Deputy Prime Minister Choi Kyung-hwan said in his New Year’s address that economic uncertainties are lingering in the form of interest rate hikes in the United States, a weak yen, and economic crises in oil-producing countries, while household debts are rising and the manufacturing sector’s competitiveness is declining at home. “With restructuring tasks piling up, we will focus our policy resources on addressing such issues as labor market inflexibility, inefficiency in the public sector, education systems separated from their fields, and self-protectionism in the financial sector,” he continued.
Bank of Korea Governor Lee Ju-yeol also said that the most important issue for 2015 is restructuring for stronger fundamentals and higher growth potentials. “Structural factors like excessive regulations, labor market rigidity, low birth rate, and rapid aging are acting negatively on the Korean economy,” he mentioned.
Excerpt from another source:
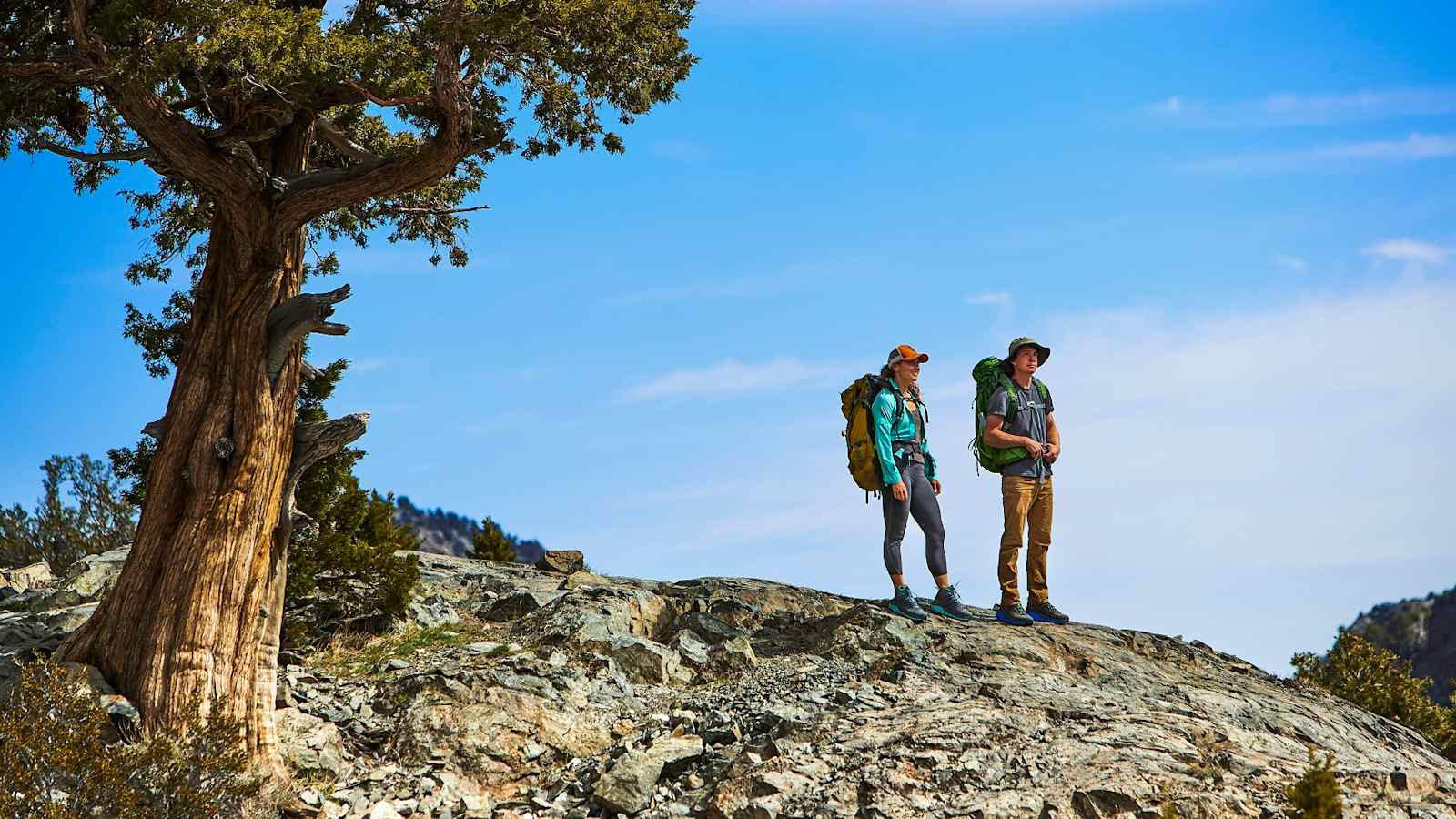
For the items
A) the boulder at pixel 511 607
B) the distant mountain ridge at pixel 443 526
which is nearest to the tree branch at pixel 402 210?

The business and political communities are considering this year as an opportunity for restructuring as well, because no national election is scheduled this year and the Park Geun-hye administration has passed the halfway point. One of the biggest challenges is labor market reform. The government is looking to increase the flexibility of the labor market by narrowing the gap between permanent and temporary positions. However, a great compromise between corporations, their labor unions, and the government itself is not an easy goal to achieve.
Meanwhile, financial reform revolving around the stimulation of competition is likely to be easier. The government is currently trying to lower the barriers between industry segments, while promoting the growth of new segments such as fintech, and the sector is responding positively and promptly to it.